La Hongrie avait déjà dit mercredi son opposition au projet d'embargo "dans sa forme actuelle", et M. Orban, proche avant l'invasion du président russe Vladimir Poutine, enfonce le clou.

"Il faut une décision unanime, tant que la question hongroise ne sera pas résolue, il n'y aura pas de oui de la Hongrie", a-t-il insisté, sans vouloir utiliser le mot de "veto".

"La proposition a été renvoyée à l'expéditeur, à Madame la Présidente pour qu'elle la retravaille, nous attendons une nouvelle proposition", a ajouté le dirigeant.

L'unanimité des 27 est impérative pour l'adoption de sanctions par l'UE. Elle a été obtenue pour les cinq précédentes séries de sanctions.

La Commission préconise dans son 6e paquet de sanctions "une interdiction de tout le pétrole russe, brut et raffiné, transporté par mer et par oléoduc" pour fin 2022.

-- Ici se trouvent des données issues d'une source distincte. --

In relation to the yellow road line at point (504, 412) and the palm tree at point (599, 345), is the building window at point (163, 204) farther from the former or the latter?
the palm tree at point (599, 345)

Selon Viktor Orban, les Européens avaient acté "le droit souverain de chaque pays sur son mix énergétique", la Hongrie étant dépendante à 65% du pétrole russe.

Un embargo "équivaudrait à une bombe nucléaire larguée sur l'économie hongroise", a lancé vendredi le Premier ministre, habitué aux bras de fer avec ses partenaires européens depuis douze ans.

La dérogation prévue pour son pays jusqu'à fin 2023 par la Commission n'est à ses yeux nullement satisfaisante, "la transformation totale du système hongrois de transport et d'approvisionnement en énergie" nécessitant "cinq ans" et s'avérant très coûteuse à mettre en œuvre.

"Nous n'irons nulle part avec une exemption d'un an et demi", a-t-il tranché, précisant que Budapest accepeterait la proposition si le pétrole brut livré par pipelines était exclu du train de mesures.

M. Orban a également protesté contre l'inclusion dans le train de sanctions du chef de l'Eglise orthodoxe russe, le patriarche Kirill, soutien affiché à l'offensive. "Nous ne permettrons pas aux dirigeants d'églises d'être mis sur une liste de sanctions", a-t-il dit.